①スピードの測定はリングオシレータという非常に簡単な発振器で行
 う。この発振器の発振周波数を小さなカウンタ回路で測定する。
②得られた発振周波数から、Vthなどの値を算出する。この計算を行
 うために小規模な演算装置(プロセッサ回路)を設ける。
③算出されたVthなどの値から最適電圧を決定する。そのために事前
 にVthなどの値と最適電圧を対応付けるテーブルを作成し、これを
 チップ内に持たせておく。
④決定された最適電圧に応じて電源電圧の制御を行い、所定の電圧を
 メモリ回路とロジック回路に与える。

 以上の機構により、チップ毎に仕上がり状態を検知してそれに応じた最適電圧を自律的に与えることができます。

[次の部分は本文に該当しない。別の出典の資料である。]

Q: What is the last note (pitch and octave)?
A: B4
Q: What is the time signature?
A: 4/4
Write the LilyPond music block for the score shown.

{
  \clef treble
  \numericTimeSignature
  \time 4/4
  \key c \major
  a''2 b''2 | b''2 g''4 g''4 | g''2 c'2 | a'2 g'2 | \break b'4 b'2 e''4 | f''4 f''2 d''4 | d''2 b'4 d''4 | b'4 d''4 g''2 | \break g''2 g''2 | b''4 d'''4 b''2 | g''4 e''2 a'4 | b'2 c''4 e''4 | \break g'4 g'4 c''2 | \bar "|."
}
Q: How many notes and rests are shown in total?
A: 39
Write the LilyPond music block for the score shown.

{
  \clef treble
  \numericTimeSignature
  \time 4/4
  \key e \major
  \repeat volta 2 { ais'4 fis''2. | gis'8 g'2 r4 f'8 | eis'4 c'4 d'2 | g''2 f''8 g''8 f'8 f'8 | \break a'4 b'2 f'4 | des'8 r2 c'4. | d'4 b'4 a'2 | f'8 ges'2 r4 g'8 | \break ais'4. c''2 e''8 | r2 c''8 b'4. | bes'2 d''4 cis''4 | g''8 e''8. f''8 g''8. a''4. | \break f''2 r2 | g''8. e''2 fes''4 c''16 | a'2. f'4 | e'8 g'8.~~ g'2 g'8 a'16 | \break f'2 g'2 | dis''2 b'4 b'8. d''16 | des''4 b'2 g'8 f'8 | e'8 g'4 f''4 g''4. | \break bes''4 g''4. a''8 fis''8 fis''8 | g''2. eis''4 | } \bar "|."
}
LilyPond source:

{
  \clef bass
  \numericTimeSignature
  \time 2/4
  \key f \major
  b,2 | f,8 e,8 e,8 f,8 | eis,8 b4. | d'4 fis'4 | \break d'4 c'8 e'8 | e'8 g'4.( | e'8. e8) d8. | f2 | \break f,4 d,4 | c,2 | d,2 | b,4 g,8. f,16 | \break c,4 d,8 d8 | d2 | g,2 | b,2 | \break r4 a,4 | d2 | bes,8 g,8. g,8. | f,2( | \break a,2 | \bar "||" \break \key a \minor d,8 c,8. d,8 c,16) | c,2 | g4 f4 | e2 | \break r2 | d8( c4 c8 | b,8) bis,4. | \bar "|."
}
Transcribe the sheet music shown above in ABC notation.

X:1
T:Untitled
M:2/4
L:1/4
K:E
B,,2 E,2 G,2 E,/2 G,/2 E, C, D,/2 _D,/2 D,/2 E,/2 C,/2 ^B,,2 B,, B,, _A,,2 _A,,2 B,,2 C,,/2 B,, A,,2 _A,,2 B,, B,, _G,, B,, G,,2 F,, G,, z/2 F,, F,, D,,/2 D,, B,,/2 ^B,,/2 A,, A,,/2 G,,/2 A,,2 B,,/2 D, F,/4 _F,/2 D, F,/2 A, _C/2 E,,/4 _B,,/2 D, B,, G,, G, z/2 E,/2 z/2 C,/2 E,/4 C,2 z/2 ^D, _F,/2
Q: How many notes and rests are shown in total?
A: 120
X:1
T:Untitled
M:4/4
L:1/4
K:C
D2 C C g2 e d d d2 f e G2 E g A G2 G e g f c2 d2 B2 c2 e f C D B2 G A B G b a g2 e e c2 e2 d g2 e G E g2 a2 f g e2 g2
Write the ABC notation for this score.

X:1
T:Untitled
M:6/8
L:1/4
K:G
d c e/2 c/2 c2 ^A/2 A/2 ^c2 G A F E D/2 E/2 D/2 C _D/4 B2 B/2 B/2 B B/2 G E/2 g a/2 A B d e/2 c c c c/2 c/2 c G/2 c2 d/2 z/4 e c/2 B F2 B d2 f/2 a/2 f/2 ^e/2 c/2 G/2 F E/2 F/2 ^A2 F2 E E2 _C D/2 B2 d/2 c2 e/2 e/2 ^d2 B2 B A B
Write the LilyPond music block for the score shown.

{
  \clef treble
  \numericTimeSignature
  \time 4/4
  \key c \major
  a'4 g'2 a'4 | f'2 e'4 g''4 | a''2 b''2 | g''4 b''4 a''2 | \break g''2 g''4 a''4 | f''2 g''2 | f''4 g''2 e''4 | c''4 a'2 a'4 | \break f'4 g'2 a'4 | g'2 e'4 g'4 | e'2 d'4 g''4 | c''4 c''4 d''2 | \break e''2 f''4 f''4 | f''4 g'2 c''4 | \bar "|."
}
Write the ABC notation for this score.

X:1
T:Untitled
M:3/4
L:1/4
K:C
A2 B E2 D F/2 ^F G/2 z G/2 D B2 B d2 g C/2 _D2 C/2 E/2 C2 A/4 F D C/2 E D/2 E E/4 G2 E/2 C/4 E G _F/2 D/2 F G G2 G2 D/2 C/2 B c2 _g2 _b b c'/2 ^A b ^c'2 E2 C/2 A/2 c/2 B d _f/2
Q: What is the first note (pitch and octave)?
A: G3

また、全てが簡単なデジタル処理で行われるため、チップ上の小さな回路で実現することができます。
 現在、②の算出アルゴリズムや③のテーブルを開発する研究を進めており、適宜学会発表も行っています。この研究を進めることで、近い将来、チップが自律的に自身の仕上がり状況を検知して、電圧を最適化することが可能となり、その結果従来では動作不良となっていたLSIを動作可能とすることができます。本研究が、ばらつきの問題に対する有力な解決策であると考え、研究を進めています。